Just how serious prosecutors are about nailing their man is revealed in just one sentence of James’ new filing. She writes that the investigative team is determined to uncover “Mr. Trump’s actual knowledge of — and intent to make — the numerous inaccuracies and omissions made by him or on his behalf.”
“Intent to do” indicates that James is not just thinking civilly. It also anticipates possible criminal charges in which proof of the accused’s intent is required.
Trump continues to resist testifying, as do his two children, on the grounds that the investigations are politically motivated witch hunts (James and Bragg are Democrats). A third child, Eric, who runs the day-to-day work of the Trump Organization, was deposed but has litigated the fifth more than 500 times.
The family’s best hope is that prosecutors will struggle to meet the high bar set for criminal cases. That’s especially the case when it comes to the crucial issue of intent, said Robert Mintz, a former federal prosecutor.

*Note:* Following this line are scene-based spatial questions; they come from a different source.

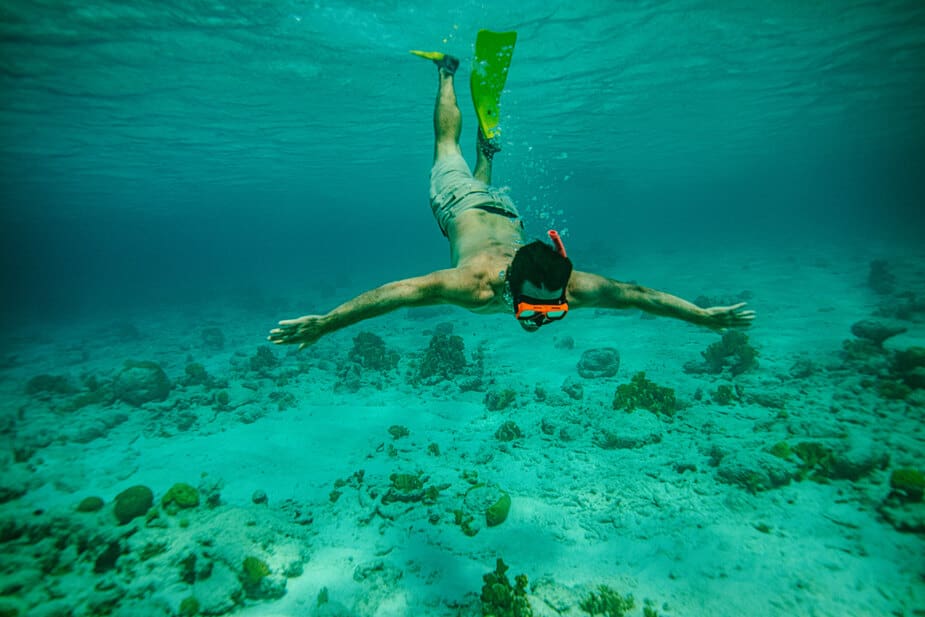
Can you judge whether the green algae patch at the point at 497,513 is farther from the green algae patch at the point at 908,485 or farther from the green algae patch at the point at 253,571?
the green algae patch at the point at 908,485

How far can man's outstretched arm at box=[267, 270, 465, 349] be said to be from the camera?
3443 mm

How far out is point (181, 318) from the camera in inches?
1043

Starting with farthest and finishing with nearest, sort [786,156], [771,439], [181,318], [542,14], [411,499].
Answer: [786,156]
[181,318]
[542,14]
[771,439]
[411,499]

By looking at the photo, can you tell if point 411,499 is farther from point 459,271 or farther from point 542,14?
point 542,14

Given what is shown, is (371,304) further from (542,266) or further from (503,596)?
(503,596)

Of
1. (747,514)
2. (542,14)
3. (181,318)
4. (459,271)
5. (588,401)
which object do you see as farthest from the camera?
(181,318)

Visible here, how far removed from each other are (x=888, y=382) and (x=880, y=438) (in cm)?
213

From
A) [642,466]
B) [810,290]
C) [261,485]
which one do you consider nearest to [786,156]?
[810,290]

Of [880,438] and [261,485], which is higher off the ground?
[880,438]

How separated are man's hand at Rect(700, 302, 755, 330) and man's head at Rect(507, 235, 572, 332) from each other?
2.28 metres

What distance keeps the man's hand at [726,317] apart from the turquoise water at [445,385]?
9.71 feet

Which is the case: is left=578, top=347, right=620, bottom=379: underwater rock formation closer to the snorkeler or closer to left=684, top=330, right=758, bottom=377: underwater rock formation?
left=684, top=330, right=758, bottom=377: underwater rock formation

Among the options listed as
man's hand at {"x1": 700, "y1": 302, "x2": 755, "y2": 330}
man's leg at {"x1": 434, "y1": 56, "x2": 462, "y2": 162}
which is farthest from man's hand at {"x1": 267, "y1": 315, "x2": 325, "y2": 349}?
man's leg at {"x1": 434, "y1": 56, "x2": 462, "y2": 162}

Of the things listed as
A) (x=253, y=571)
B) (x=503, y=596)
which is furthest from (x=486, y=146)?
(x=253, y=571)
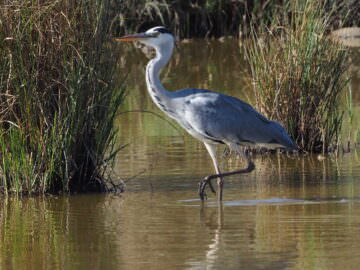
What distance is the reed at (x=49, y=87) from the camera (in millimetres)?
7824

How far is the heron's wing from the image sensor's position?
829 cm

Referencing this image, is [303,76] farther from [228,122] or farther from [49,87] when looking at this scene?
[49,87]

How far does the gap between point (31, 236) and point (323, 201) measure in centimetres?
236

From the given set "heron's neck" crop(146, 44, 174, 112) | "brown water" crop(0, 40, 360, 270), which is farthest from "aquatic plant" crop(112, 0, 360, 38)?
"heron's neck" crop(146, 44, 174, 112)

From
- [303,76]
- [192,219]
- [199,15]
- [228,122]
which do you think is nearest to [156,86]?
[228,122]

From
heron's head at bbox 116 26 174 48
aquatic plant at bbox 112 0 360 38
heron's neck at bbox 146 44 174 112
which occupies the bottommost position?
heron's neck at bbox 146 44 174 112

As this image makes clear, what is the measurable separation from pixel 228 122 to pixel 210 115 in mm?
204

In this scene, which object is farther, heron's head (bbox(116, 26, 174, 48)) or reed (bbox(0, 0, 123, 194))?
heron's head (bbox(116, 26, 174, 48))

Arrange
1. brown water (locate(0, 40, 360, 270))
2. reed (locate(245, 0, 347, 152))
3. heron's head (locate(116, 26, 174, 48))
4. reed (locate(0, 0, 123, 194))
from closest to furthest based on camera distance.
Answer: brown water (locate(0, 40, 360, 270))
reed (locate(0, 0, 123, 194))
heron's head (locate(116, 26, 174, 48))
reed (locate(245, 0, 347, 152))

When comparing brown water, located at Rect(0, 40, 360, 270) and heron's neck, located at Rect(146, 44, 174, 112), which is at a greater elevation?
heron's neck, located at Rect(146, 44, 174, 112)

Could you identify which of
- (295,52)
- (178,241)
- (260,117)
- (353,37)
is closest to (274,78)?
(295,52)

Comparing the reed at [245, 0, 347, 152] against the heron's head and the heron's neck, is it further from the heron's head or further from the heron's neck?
the heron's neck

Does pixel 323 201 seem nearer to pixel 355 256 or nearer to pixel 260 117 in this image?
pixel 260 117

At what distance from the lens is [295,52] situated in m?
9.53
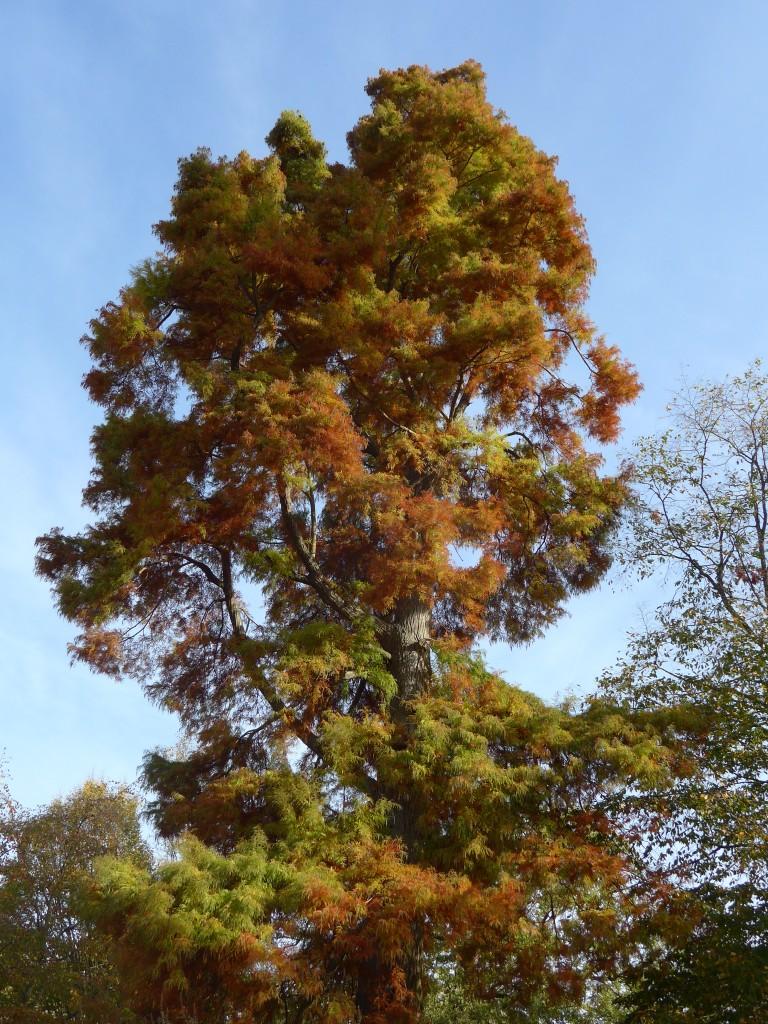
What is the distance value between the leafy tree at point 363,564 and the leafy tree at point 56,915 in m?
5.85

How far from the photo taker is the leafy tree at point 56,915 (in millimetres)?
15398

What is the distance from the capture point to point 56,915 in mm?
16797

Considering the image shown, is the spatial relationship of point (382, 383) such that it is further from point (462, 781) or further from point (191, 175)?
point (462, 781)

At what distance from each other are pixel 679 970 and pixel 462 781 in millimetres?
2356

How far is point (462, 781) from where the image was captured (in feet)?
24.9

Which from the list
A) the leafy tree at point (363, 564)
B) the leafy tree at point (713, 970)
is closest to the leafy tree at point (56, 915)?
the leafy tree at point (363, 564)

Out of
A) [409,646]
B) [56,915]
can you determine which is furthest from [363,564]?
[56,915]

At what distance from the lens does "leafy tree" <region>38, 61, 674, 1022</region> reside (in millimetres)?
6949

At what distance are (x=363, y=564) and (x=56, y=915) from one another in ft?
35.5

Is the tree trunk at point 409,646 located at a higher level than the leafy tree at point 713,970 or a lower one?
higher

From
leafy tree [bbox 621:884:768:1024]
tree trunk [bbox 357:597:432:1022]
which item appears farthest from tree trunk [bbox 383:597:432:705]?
leafy tree [bbox 621:884:768:1024]

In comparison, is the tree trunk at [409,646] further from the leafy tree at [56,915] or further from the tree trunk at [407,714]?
the leafy tree at [56,915]

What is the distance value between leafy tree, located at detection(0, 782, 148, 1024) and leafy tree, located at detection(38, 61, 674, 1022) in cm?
585

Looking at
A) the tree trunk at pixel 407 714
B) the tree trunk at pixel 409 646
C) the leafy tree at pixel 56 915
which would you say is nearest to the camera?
the tree trunk at pixel 407 714
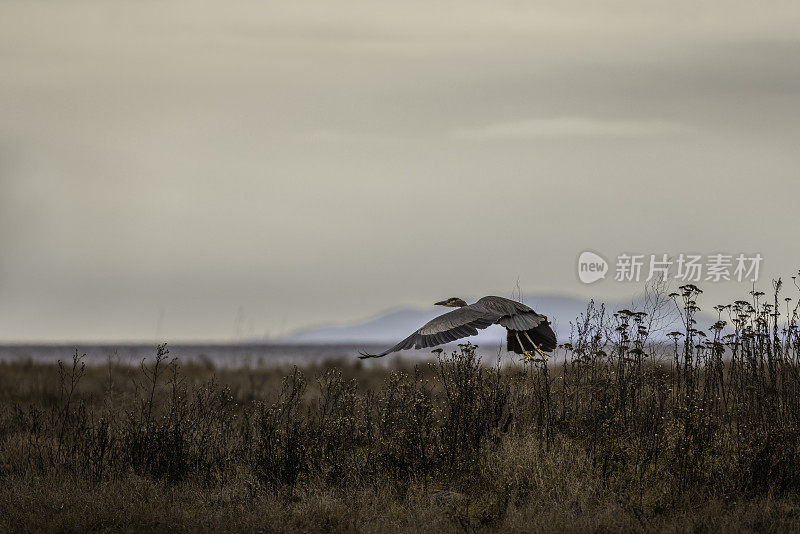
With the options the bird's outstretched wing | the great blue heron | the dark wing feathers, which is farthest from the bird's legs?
the bird's outstretched wing

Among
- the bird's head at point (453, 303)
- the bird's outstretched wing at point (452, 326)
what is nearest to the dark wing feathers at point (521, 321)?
the bird's outstretched wing at point (452, 326)

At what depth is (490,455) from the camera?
31.7 feet

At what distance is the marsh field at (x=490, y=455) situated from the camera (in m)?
8.41

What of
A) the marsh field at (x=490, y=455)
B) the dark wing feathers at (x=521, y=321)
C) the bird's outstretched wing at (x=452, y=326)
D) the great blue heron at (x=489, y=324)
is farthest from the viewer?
the dark wing feathers at (x=521, y=321)

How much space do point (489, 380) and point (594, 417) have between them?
1.34 meters

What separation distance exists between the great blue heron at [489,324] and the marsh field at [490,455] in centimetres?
28

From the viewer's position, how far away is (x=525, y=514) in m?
8.30

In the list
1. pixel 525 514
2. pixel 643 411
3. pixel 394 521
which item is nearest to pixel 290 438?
pixel 394 521

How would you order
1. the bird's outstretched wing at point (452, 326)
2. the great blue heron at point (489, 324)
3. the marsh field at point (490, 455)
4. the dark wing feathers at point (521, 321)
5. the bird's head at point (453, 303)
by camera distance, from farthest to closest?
the bird's head at point (453, 303)
the dark wing feathers at point (521, 321)
the great blue heron at point (489, 324)
the bird's outstretched wing at point (452, 326)
the marsh field at point (490, 455)

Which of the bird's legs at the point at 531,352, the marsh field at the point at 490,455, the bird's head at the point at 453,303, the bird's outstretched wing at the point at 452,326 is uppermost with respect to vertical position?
the bird's head at the point at 453,303

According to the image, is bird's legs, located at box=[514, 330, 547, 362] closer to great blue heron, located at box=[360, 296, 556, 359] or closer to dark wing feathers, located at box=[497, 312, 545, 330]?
great blue heron, located at box=[360, 296, 556, 359]

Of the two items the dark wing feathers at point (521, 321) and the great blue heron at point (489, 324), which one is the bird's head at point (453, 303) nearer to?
the great blue heron at point (489, 324)

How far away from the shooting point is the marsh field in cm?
841

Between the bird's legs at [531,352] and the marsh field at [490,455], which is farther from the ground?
the bird's legs at [531,352]
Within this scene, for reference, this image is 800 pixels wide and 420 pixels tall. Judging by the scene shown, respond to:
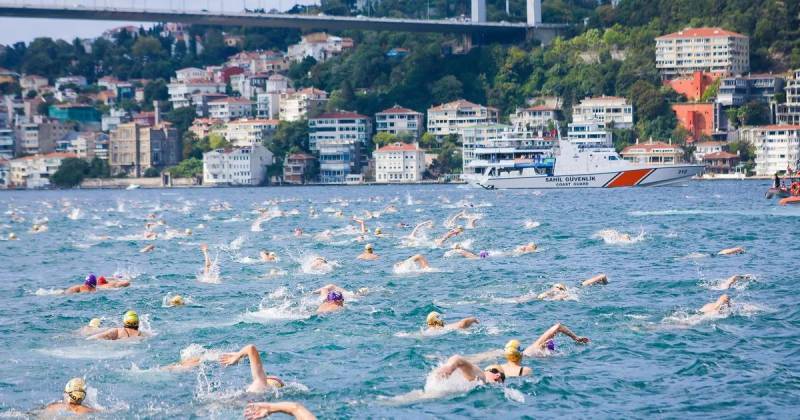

“The criminal case is more dangerous since it involves potential incarceration. But that requires criminal intent and that is difficult to prove, especially in complex financial frauds involving organizations,” Mintz, now a partner at McCarter & English, LLP, told the Guardian.
Prosecutors will have to prove that Trump knowingly and willfully violated the law. This can be difficult – showing discrepancies in financial statements, no matter how juicy, is not enough.
“Big investigations take time and are extremely difficult to prove without the help of cooperating witnesses and documentation,” Mintz said. “These parallel investigations are clearly moving forward, but it is difficult to predict how they will end.”